You are viewing a plain text version of this content. The canonical link for it is here.
Posted to dev@flink.apache.org by Srinath Perera <he...@gmail.com> on 2017/10/17 09:53:20 UTC

Minimal HA Setup for Apache Flink

Hi All,

I am trying to write an article comparing minimal HA(Highly available)
deployments of different streaming processing systems.

Basically, the question is if an organization has a limited workload, such
as 10k events per second, which might grow in the future, what is the
minimal setup they can use to run a highly available Stream Processor?

Could someone help answer following questions?

   1. How many nodes minimal Apache Flink HA setup needs? As I understood
   from [2], it is zookeeper nodes + 2 job managers without YARN and 1 job
   manager with YARN + worker nodes? Is this correct?
   2. As per [1], Zookeeper needs minimal 3 nodes to provide HA. Is there a
   way to run Apache Flink without HA?
   3. If someone runs Apache Flink without HA, but use state snapshots, how
   fast it can recover after a failure? ( ballpark figure)

Thanks
Srinath


   1.
   https://hadoop.apache.org/docs/stable/hadoop-project-dist/hadoop-hdfs/HDFSHighAvailabilityWithNFS.html#Deploying_ZooKeeper
   2.
   https://ci.apache.org/projects/flink/flink-docs-release-1.3/setup/jobmanager_high_availability.html#standalone-cluster-high-availability


-- 
============================
Srinath Perera, Ph.D.
   http://people.apache.org/~hemapani/
   http://srinathsview.blogspot.com/

Re: Minimal HA Setup for Apache Flink

Posted by Aljoscha Krettek <al...@apache.org>.
Hi,

Your assumptions are mostly correct.

1. This is correct, but you can also run a non-YARN setup where you only have one JobManager if you have a system that will make sure to restart/keep alive this JobManager. This could either be some supervisor, or Kubernetes, or Mesos. You also probably need to factor in the distributed filesystem (or similar thing) that you need for state snapshots.
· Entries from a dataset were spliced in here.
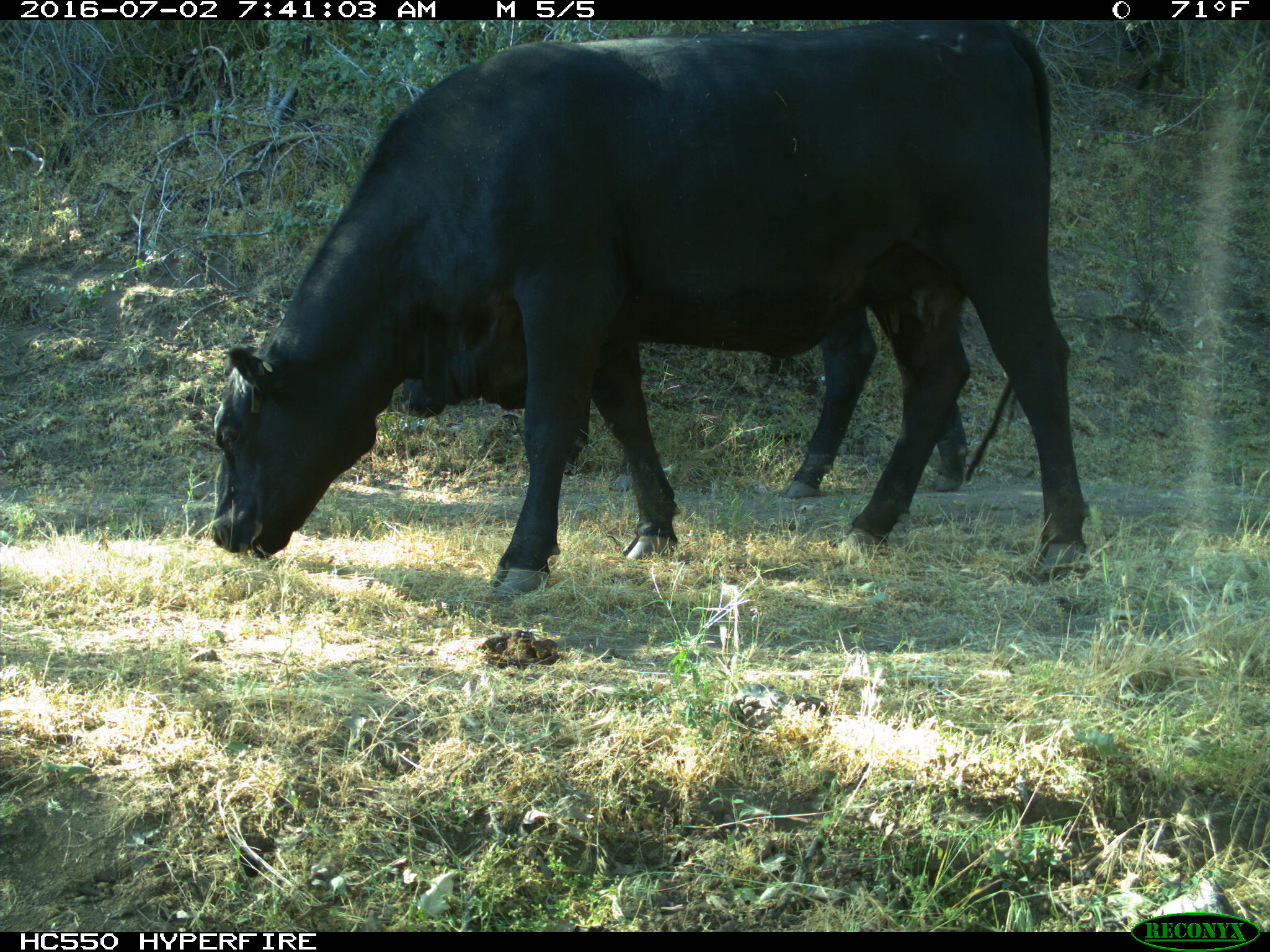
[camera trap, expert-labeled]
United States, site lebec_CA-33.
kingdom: Animalia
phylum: Chordata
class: Mammalia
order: Artiodactyla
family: Bovidae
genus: Bos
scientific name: Bos taurus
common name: domestic cow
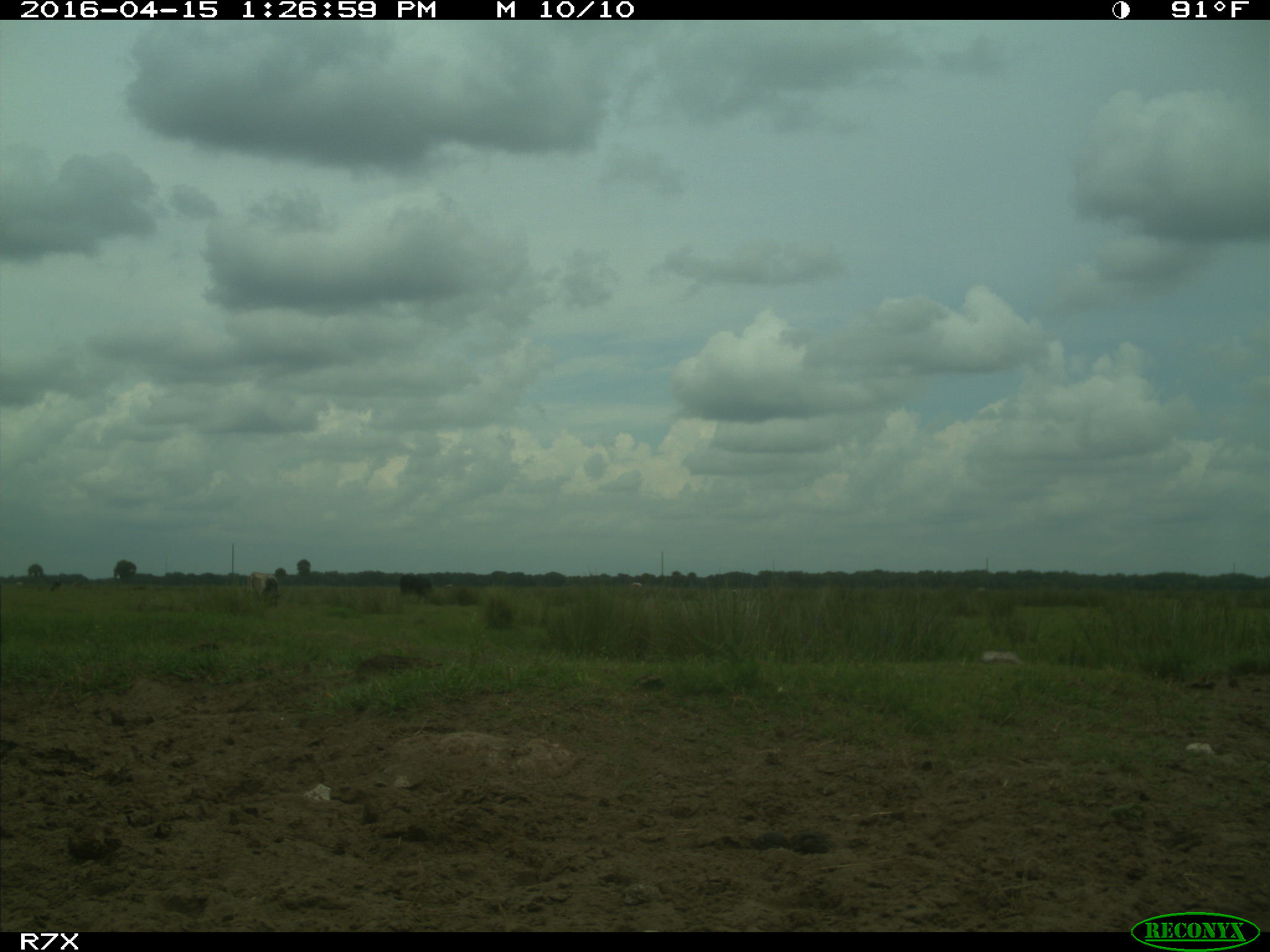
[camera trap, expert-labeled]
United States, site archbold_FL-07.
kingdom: Animalia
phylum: Chordata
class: Mammalia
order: Artiodactyla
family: Bovidae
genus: Bos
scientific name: Bos taurus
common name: domestic cow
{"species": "Bos taurus (domestic cow)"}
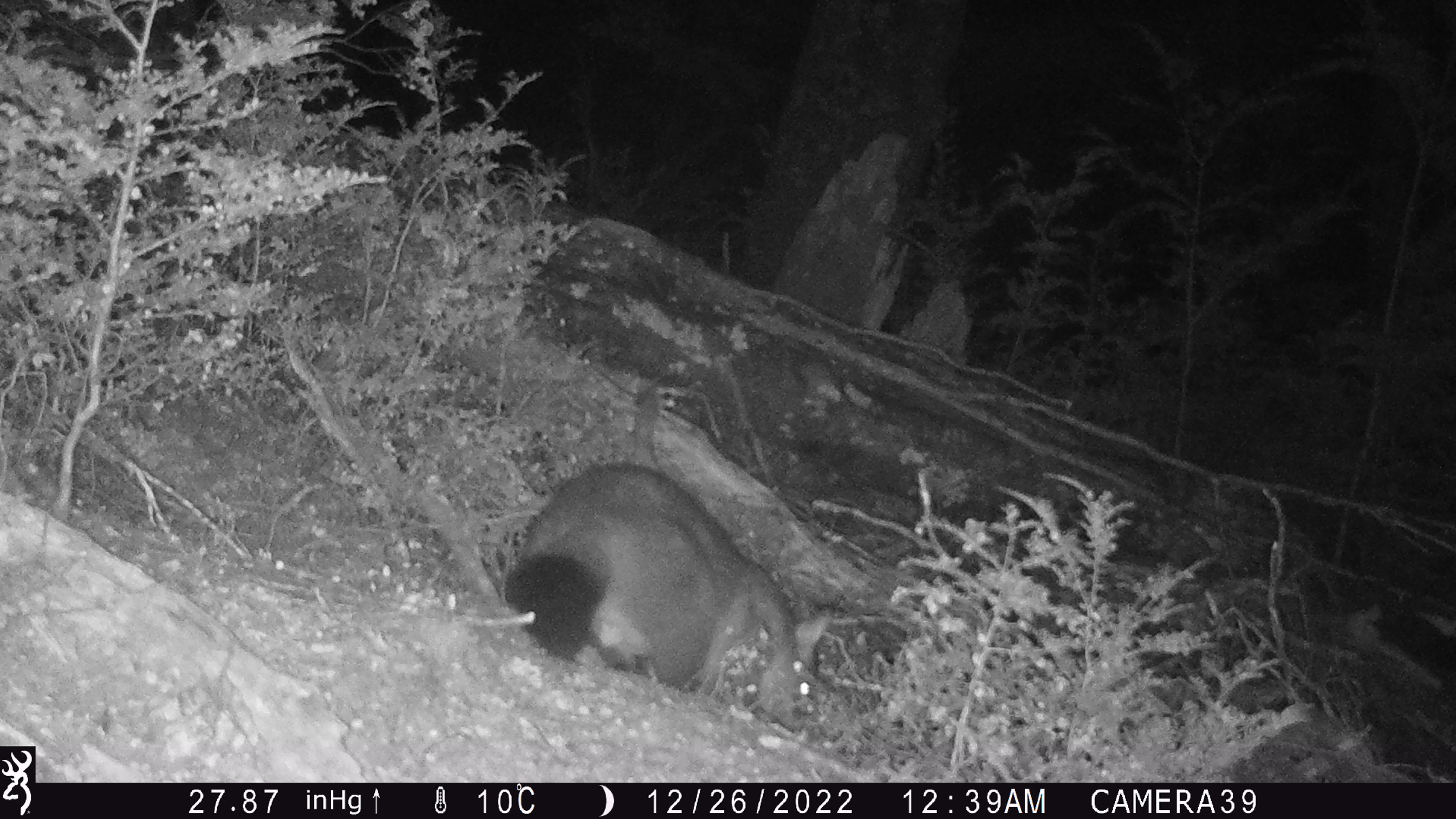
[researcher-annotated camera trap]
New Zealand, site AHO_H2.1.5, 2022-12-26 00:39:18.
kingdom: Animalia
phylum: Chordata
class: Mammalia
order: Diprotodontia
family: Phalangeridae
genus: Trichosurus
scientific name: Trichosurus vulpecula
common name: common brushtail possum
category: possum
2. You can run Flink without HA but then a failure will bring the complete cluster down, meaning any state checkpoints/snapshots will be lost. You can get around this by enabling externalised checkpoints [1]. With this, you can restore from a checkpoint even after the cluster failed.
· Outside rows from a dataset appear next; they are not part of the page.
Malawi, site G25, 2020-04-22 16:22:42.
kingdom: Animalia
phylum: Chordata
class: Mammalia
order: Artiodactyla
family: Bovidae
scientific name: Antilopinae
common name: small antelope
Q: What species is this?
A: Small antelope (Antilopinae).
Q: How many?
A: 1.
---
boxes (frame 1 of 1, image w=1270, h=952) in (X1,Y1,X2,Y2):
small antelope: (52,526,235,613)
3. In order to recover from failures you always need state snapshots. HA only makes the JobManager failure resilient. That being said, restarting the cluster after failure and recovering from an externalised checkpoint should probably take a couple of minutes if you don't have too many nodes.
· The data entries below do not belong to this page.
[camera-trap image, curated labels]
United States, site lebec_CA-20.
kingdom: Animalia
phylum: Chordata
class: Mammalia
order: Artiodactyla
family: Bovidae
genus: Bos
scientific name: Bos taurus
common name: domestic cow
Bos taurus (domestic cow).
[1] https://ci.apache.org/projects/flink/flink-docs-release-1.4/ops/state/checkpoints.html#externalized-checkpoints <https://ci.apache.org/projects/flink/flink-docs-release-1.4/ops/state/checkpoints.html#externalized-checkpoints>

Best,
Aljoscha

> On 17. Oct 2017, at 11:53, Srinath Perera <he...@gmail.com> wrote:
> 
> Hi All,
> 
> I am trying to write an article comparing minimal HA(Highly available)
> deployments of different streaming processing systems.
> 
> Basically, the question is if an organization has a limited workload, such
> as 10k events per second, which might grow in the future, what is the
> minimal setup they can use to run a highly available Stream Processor?
> 
> Could someone help answer following questions?
> 
>   1. How many nodes minimal Apache Flink HA setup needs? As I understood
>   from [2], it is zookeeper nodes + 2 job managers without YARN and 1 job
>   manager with YARN + worker nodes? Is this correct?
>   2. As per [1], Zookeeper needs minimal 3 nodes to provide HA. Is there a
>   way to run Apache Flink without HA?
>   3. If someone runs Apache Flink without HA, but use state snapshots, how
>   fast it can recover after a failure? ( ballpark figure)
> 
> Thanks
> Srinath
> 
> 
>   1.
>   https://hadoop.apache.org/docs/stable/hadoop-project-dist/hadoop-hdfs/HDFSHighAvailabilityWithNFS.html#Deploying_ZooKeeper
>   2.
>   https://ci.apache.org/projects/flink/flink-docs-release-1.3/setup/jobmanager_high_availability.html#standalone-cluster-high-availability
> 
> 
> -- 
> ============================
> Srinath Perera, Ph.D.
>   http://people.apache.org/~hemapani/
>   http://srinathsview.blogspot.com/